Texte de l'exercice

Dans le domaine du vin, la crise de la surproduction résonne un peu partout. Que ce soit dans le Bordelais, où l'arrachage des vignes en avance de phase a servi de test, ou dans les vignobles des Côtes du Rhône, 2e vignoble AOC tranquille de France qui rayonne sur trois régions et six départements (Ardèche, Drôme, Gard, Loire, Rhône et Vaucluse). Car malgré de premières tentatives pour ajuster la production de ses 2,4 millions d'hectolitres annuels à la commercialisation, les prix ne sont pas repartis à la hausse pour les Côtes du Rhône, qu'ils soient rouges, blancs ou rosés...
« En réalité, le point de départ de la crise que nous rencontrons aujourd'hui ne remonte pas à 2023, mais à 2020 et à la crise du Covid, qui a représenté la première inflexion notable dans le ralentissement de la consommation en France, liée à l'incapacité de se réunir et de tenir des événements festifs», estime Philippe Pellaton, président d'Inter Rhône et ex-président du Syndicat des Côtes du Rhône.
Un retard qui n'aurait depuis jamais été rattrapé, et qui se conjugue à un contexte national et international peu favorable. « Nous avons ensuite enchaîné avec des conflits internationaux et une forme de protectionnisme, observée sur des marchés comme les Etats-Unis ou la zone Asie, qui ont perturbé les flux du commerce mondial ». Car bien que l'export ne représentait que 35% des volumes des ventes, les stocks grossissants se sont ensuite vus abonder par une baisse de la consommation française, encouragée par l'inflation.

Entrées du jeu de données:
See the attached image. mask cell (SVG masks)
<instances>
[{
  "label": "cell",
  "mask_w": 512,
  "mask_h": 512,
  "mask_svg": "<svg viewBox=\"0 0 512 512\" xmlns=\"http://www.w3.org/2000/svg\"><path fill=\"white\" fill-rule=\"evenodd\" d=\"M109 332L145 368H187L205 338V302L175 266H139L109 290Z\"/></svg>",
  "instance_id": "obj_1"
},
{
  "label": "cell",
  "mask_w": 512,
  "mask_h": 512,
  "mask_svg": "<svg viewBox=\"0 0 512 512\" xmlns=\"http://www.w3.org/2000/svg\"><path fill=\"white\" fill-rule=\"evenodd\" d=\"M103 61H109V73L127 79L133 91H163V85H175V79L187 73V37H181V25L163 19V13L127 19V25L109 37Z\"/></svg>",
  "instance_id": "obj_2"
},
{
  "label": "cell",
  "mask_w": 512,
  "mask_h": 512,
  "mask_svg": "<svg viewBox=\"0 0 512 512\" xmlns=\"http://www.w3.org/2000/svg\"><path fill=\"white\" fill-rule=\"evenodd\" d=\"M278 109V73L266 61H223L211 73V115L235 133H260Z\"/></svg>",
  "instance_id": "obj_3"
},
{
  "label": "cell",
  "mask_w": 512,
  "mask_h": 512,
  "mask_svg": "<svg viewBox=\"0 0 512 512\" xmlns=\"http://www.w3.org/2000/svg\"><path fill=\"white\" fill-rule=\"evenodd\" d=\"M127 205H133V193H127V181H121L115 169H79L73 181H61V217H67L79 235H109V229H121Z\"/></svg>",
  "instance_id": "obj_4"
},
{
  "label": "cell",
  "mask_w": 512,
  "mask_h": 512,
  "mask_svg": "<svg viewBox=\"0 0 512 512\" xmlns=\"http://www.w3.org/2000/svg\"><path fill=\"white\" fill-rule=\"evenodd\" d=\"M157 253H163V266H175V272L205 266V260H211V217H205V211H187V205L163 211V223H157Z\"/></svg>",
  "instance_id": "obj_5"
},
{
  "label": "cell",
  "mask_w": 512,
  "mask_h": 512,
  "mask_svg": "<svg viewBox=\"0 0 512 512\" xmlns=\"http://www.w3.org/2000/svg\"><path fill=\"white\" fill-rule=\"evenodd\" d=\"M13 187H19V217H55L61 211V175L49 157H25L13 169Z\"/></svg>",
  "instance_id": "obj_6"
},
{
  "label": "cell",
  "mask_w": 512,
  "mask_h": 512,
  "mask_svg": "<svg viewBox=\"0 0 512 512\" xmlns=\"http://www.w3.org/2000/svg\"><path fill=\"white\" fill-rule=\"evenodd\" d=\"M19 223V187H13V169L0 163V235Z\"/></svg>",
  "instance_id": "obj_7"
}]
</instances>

Consigne
Modifiez le texte sur la crise du vin dans les Côtes du Rhône entre "Un retard qui" et "encouragée par l'inflation.", bornes comprises, en remplaçant "conflits internationaux" par "tensions géopolitiques". Recopiez ensuite ce passage modifié.

Réponse
Un retard qui n'aurait depuis jamais été rattrapé, et qui se conjugue à un contexte national et international peu favorable. « Nous avons ensuite enchaîné avec des tensions géopolitiques et une forme de protectionnisme, observée sur des marchés comme les Etats-Unis ou la zone Asie, qui ont perturbé les flux du commerce mondial ». Car bien que l'export ne représentait que 35% des volumes des ventes, les stocks grossissants se sont ensuite vus abonder par une baisse de la consommation française, encouragée par l'inflation.